EXCERPT TO READ →

[Top][All Lists]
[Date Prev][Date Next][Thread Prev][Thread Next][Date Index][Thread Index]
Re: [Pan-users] Sorting issues - example
From: |
Chris Petersen |
Subject: |
Re: [Pan-users] Sorting issues - example |
Date: |
12 Dec 2002 13:37:00 -0800 |
> It's damn near impossible to get perfect. With 200+ post series, reposts,
> half-finished series, renumbered and restarted series, headers beginning
> with 1-100 vs 001-100, series that stop and start on different days with
> different titling, people posting pars with headers that start with
> "oh, yeha, forgot da pras!", or, even better:
this kind of thing is a little extreme.. but basic stuff like grabbing
article counts wouldn't be hard. I can do it in perl with something
simple like (ok, so I used to write regex's for a living):
($seq, $tot) =
$line =~ /[\[\(\{][\s0]*(\d+?)[a-z_\-\s\/]+0*(\d+?)\s*[\]\)\}]/i;
It's just a matter of HOW smart you want to be when you extract things.

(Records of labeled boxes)
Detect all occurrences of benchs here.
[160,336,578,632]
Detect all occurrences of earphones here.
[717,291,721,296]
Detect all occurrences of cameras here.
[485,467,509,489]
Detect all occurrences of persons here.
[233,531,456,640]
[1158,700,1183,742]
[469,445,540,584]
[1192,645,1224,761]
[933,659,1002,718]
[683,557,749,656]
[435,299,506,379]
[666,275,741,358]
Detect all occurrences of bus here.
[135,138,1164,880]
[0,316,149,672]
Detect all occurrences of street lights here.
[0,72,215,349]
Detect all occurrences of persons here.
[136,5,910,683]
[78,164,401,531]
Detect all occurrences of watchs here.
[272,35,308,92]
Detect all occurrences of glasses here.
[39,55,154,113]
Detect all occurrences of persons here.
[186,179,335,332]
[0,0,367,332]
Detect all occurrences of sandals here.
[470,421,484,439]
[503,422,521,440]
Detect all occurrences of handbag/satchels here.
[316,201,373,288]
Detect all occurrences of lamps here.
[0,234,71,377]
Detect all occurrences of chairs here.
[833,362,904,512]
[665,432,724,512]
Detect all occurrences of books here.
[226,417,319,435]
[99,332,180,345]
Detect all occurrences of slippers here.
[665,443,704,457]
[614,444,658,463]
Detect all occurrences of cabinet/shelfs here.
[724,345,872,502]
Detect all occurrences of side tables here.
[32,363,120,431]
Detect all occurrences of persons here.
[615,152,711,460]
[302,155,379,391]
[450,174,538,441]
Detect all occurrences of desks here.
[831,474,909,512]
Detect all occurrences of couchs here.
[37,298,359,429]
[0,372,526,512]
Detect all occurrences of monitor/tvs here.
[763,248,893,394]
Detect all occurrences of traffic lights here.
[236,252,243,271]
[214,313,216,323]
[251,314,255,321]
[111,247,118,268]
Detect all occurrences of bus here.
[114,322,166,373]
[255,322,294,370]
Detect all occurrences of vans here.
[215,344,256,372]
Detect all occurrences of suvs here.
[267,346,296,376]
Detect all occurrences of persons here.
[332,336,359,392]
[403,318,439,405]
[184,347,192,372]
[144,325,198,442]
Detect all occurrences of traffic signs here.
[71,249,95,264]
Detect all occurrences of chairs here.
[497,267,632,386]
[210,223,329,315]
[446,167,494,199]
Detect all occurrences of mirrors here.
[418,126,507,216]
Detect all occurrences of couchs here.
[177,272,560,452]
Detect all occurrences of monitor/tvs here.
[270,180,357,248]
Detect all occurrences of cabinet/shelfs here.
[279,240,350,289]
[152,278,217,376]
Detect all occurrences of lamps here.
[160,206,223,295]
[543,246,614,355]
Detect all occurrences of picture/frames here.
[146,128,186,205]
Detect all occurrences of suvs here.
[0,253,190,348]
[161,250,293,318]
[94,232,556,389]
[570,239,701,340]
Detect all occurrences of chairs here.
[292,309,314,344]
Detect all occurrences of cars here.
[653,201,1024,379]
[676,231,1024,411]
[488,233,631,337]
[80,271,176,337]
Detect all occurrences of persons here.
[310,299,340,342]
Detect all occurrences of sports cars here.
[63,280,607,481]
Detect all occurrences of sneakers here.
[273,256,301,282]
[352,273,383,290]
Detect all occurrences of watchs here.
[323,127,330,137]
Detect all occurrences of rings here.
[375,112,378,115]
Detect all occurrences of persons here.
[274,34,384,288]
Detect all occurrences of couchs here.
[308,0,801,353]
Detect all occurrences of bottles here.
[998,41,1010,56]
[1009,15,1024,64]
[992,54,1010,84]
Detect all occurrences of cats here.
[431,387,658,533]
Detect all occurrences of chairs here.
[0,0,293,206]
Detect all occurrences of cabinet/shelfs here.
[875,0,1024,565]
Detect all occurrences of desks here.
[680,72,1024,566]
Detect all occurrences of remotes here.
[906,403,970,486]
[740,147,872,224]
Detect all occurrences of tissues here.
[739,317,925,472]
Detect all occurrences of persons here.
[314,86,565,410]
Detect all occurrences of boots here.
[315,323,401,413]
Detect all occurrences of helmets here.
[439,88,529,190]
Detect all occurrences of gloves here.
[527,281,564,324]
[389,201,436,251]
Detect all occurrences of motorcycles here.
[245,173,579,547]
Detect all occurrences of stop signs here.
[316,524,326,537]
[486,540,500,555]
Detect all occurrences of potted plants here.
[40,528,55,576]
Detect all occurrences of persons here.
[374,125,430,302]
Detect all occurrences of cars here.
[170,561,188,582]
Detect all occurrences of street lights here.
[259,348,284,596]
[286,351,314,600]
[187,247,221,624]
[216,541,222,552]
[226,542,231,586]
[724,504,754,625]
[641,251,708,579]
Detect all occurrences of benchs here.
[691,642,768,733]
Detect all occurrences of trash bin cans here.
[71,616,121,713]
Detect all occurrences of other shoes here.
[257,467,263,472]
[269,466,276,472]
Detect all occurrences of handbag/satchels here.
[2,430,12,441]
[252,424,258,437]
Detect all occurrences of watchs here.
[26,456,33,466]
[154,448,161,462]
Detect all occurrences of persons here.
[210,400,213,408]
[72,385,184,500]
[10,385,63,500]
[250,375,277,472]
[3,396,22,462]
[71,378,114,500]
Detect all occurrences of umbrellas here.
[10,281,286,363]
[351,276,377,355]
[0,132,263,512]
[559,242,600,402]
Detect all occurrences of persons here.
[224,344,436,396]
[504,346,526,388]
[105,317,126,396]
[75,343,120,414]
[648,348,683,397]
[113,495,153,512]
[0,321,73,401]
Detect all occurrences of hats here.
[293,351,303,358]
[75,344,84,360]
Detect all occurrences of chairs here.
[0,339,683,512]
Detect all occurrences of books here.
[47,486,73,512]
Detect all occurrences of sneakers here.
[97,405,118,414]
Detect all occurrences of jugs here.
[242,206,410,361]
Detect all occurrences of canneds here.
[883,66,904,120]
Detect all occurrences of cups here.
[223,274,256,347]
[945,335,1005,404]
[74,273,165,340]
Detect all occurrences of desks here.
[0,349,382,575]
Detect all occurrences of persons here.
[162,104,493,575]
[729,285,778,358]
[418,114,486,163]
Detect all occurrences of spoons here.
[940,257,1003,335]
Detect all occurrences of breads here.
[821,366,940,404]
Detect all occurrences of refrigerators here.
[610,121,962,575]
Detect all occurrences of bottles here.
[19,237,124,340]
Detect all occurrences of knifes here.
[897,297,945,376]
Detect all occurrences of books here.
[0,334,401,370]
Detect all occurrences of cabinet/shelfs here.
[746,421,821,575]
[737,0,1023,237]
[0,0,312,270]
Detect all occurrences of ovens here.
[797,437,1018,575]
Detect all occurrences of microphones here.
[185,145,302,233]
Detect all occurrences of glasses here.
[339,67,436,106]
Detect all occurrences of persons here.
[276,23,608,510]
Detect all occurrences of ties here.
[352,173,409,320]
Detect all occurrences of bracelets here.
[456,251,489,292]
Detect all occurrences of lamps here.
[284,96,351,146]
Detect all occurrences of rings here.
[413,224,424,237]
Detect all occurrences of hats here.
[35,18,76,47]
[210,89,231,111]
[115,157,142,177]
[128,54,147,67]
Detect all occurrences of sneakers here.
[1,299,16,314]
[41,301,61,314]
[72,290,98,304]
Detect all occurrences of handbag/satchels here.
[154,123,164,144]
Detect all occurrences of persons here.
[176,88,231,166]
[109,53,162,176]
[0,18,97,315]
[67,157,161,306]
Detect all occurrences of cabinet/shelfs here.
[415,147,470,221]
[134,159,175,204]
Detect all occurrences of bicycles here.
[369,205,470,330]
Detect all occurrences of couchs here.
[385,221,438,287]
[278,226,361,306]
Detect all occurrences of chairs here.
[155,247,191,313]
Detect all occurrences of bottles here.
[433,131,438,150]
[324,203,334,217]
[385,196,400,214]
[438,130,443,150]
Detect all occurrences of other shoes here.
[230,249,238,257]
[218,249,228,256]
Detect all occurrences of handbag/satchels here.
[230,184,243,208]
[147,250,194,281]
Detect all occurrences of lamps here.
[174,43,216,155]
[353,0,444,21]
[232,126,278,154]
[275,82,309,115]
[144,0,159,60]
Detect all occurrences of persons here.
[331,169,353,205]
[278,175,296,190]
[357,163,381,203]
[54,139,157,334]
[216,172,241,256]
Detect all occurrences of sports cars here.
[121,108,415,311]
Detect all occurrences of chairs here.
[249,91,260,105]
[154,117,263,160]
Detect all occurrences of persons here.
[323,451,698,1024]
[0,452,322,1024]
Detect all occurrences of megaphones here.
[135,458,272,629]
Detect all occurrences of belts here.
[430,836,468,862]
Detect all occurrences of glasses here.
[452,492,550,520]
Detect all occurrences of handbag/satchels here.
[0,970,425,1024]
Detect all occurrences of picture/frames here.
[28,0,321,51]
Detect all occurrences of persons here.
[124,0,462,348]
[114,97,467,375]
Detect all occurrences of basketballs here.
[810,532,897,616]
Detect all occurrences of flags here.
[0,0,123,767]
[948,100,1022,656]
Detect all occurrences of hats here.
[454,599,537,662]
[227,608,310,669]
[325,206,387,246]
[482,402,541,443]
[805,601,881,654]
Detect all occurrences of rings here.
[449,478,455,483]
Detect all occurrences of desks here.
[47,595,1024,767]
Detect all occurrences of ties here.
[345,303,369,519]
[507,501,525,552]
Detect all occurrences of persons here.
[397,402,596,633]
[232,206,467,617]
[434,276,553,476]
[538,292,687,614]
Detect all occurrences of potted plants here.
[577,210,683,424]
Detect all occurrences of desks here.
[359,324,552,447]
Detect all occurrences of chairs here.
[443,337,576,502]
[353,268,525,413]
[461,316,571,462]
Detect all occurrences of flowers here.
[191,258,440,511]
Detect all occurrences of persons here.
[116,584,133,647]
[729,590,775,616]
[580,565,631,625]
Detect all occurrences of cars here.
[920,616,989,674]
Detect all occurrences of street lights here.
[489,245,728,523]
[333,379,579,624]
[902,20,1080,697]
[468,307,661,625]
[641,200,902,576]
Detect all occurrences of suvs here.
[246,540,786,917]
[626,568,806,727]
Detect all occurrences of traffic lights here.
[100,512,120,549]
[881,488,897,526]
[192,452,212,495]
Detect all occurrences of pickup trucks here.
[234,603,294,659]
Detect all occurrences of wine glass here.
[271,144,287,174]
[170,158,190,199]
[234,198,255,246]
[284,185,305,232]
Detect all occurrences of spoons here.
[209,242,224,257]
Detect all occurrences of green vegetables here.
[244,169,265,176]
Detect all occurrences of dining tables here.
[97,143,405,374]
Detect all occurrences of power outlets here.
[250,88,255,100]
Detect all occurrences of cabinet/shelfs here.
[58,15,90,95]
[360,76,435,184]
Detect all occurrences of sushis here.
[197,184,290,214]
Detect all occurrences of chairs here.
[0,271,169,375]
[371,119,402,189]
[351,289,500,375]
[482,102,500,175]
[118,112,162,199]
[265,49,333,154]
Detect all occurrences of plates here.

WHAT TO PRODUCE →
Please resume the mailing-list reply above about sorting issues in Pan, picking up after its last sentence.

EXERCISE RESULT →
detecting par files is a bit overkill, but detecting sequence counts and
useful text should be doable. the problem is that it starts to
seriously bog down a machine when you want to do this kind of sorting on
100,000 articles.
I'd probably have started working on this sorting stuff on my own, but I
haven't touched C code in like 6 years, and I was just learning it back
then.
I'm more than happy to devise patterns if Charles or someone else wants
to put some effort into designing a regex-based sort routine, but that's
obviously up to them....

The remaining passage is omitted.